The requirements for your business will be specific to the type of business. See our other guides on doing business.
Checking the premises
Do the premises meet your requirements? Is access satisfactory? Do they have the necessary power supply? Do they have the right number of toilets? Are the terms of the lease satisfactory?
There are many issues to be considered here. You will usually consider them with your lawyer. Guides.Global has a business premises checklist which may help you with this process.
Who are your competition? Why are they successful? What are they doing that is different from what the business you want to buy is doing? How can you improve your business to better them?
Try the business’ products or services
It’s best if you get someone else to do this for you on an anonymous basis.
Try to validate the figures produced by the business
This is particularly true of income. If, for example, a bar claims to be taking €2,000 per night, get someone to sit in there for an evening and work out the actual takings.
Check the business’ marketing materials
You will probably want to change them – but are they aimed at the right sector of the market, and are they hitting their target?
Of course, today the website will be a main means of marketing but also don’t ignore the business’ activities in the realm of social media.
Check the local demographics
Is the market at which this business is aimed growing or shrinking? Are there any other upcoming markets that you will want to focus on?
Research industry and market trends
If you are new to the country, this is an area where you may need some help from your accountant or business adviser.
Why is the business for sale?
You will have already asked the seller this question but it’s also worth, subtly, asking the business’ staff, customers and suppliers and also your own professional advisers.
Talk to the business’ customers
Are they happy? What improvements would they like to see you make? Will they continue to come when the old owner has left?
Research online reviews
These are becoming more and more important and can be found in most countries.

Spatial reasoning items:
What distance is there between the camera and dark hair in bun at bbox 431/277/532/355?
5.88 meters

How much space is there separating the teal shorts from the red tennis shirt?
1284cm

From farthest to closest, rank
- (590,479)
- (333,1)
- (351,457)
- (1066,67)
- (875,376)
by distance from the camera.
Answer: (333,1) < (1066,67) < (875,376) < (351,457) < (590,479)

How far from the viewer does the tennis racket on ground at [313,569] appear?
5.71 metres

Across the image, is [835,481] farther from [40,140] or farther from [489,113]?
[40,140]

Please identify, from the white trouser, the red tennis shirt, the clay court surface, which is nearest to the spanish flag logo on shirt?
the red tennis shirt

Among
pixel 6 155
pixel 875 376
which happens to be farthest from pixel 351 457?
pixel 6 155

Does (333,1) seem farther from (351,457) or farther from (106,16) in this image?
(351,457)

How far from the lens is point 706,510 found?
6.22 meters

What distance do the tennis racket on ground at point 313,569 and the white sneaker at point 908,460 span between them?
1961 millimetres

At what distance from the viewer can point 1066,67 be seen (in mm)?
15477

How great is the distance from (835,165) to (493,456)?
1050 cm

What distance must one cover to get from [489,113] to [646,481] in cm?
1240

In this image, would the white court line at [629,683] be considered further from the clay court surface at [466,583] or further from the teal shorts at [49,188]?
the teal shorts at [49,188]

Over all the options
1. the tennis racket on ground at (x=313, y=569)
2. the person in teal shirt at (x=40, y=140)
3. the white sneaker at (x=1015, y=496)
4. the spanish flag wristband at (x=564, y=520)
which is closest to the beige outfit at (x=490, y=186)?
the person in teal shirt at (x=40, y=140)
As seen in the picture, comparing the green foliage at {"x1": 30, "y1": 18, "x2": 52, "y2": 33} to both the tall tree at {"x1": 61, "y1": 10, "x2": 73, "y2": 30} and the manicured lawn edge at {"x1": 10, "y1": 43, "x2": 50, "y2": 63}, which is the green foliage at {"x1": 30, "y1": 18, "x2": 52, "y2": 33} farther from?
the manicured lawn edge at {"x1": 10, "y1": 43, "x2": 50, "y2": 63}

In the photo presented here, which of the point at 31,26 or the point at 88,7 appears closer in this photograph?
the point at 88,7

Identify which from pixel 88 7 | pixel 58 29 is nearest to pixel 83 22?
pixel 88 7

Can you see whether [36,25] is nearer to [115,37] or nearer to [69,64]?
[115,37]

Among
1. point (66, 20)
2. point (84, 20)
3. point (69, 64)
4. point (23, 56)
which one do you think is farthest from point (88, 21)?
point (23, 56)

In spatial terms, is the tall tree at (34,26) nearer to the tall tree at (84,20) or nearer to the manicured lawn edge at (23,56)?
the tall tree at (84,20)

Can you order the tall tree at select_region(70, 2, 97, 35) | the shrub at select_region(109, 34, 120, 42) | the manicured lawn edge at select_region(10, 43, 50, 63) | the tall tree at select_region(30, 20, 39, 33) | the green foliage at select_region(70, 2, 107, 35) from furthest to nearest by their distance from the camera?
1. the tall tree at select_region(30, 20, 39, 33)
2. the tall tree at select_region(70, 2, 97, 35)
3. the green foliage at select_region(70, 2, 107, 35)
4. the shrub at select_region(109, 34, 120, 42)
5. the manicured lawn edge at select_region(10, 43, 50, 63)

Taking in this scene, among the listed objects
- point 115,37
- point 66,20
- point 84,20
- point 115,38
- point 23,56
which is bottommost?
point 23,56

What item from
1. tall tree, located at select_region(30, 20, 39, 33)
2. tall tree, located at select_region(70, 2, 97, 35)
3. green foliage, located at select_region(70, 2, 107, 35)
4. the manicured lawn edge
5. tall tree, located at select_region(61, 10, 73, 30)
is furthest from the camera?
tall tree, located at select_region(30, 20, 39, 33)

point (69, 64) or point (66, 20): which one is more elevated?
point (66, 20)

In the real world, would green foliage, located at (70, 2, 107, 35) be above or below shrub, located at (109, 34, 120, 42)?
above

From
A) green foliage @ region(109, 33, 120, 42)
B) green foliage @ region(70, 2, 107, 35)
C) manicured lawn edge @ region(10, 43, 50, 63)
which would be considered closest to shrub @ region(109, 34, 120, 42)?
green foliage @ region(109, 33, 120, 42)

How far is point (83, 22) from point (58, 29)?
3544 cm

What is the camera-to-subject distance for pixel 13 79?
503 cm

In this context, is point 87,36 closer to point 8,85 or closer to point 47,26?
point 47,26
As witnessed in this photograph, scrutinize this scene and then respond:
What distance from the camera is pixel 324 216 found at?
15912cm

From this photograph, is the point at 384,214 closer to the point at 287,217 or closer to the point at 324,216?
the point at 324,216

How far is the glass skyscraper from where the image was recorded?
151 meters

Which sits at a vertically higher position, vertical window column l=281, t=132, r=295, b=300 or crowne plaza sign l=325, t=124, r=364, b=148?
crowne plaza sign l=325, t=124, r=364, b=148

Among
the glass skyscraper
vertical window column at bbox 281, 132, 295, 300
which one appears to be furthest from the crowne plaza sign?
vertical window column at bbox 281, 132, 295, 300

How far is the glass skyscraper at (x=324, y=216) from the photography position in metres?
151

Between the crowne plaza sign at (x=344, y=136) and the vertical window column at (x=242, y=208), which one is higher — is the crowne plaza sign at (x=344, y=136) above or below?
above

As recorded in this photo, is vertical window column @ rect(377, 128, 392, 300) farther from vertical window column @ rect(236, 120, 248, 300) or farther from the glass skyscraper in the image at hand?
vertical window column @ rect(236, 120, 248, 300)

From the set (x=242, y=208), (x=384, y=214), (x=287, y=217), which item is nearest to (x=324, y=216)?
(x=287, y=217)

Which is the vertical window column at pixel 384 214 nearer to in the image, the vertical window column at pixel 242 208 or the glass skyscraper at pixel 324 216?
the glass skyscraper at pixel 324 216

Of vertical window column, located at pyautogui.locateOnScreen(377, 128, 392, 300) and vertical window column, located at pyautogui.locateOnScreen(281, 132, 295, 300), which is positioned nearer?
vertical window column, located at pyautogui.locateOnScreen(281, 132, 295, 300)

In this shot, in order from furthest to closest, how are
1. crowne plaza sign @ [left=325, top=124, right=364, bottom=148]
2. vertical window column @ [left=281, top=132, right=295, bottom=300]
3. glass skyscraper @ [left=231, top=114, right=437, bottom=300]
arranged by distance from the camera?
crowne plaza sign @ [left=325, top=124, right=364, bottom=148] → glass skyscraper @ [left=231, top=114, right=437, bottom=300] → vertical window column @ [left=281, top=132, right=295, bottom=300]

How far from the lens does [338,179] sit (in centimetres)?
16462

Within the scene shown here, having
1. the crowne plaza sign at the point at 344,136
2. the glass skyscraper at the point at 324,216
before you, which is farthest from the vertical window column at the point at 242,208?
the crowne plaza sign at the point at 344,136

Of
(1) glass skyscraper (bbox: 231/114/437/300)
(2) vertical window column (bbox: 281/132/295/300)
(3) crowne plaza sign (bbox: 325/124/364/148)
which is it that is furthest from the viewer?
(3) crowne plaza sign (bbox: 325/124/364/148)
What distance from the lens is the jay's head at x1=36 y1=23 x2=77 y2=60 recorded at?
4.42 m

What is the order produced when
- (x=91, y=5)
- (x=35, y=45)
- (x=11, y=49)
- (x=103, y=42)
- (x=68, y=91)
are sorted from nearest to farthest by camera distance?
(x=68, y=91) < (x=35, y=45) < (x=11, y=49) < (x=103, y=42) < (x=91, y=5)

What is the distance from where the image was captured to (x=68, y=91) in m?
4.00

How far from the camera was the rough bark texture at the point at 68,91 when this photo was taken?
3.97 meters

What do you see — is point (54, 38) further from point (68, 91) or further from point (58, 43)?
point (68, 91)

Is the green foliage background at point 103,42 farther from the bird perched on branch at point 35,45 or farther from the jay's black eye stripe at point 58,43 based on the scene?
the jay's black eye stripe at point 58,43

### List of tasks
1. Answer these questions using the business-buying guide:
(a) With whom does the guide say you will usually consider the issues concerning the premises?
(b) What nightly figure does the bar in the guide's example claim to be taking?
(c) Besides the website, which of the business' activities does the guide say not to ignore?
2. Render this sentence from the business-buying guide in Spanish: "It’s best if you get someone else to do this for you on an anonymous basis."
3. Proceed with the business-buying guide, picking up after its final sentence.
The items are separate material and have no connection to the business-buying guide.

### Responses to the exercise
1.
(a) Your lawyer.
(b) €2,000 per night.
(c) Its activities in the realm of social media.

2. Es mejor que consiga que otra persona lo haga por usted de forma anónima.

3.
Talk to the business’ suppliers
What do they think of the business? Has it been a reliable customer? Have they paid on time? Will they still supply the business after you’ve taken it over? What suggestions can they make as to the ways the business can be improved?
Carry out some checks on the business
These would include a credit check, a check that the company is up-to-date with its filing of taxes and that it does not have any debts or court judgements registered against it. This is usually work that will be done by your lawyer.
Due diligence is simply the process of checking that what you’ve been told about the business is true and that what you have assumed about the business is true.
It is usually carried out after the buyer and seller have agreed, in principle, to the sale of the business but before a binding contract is signed.
A lot of what we have described above is really part of the due diligence process, but there are additional things that you (and your lawyers and accountants) will need to review carefully at this time.
- Accounting records
- Tax returns
- Bank records
- Utility (electricity, water, telephone etc) bills
- Bank and other loans
- Work manual or system of work
- Official company records
- The seller’s claims about the business
- Arrangements protecting the intellectual property of the business
- Non-competition arrangements (so that the seller can’t set up next door to you)
- The staff. Are they reliable? Have there been disciplinary issues? What rights do they have? Have they been paid up-to-date?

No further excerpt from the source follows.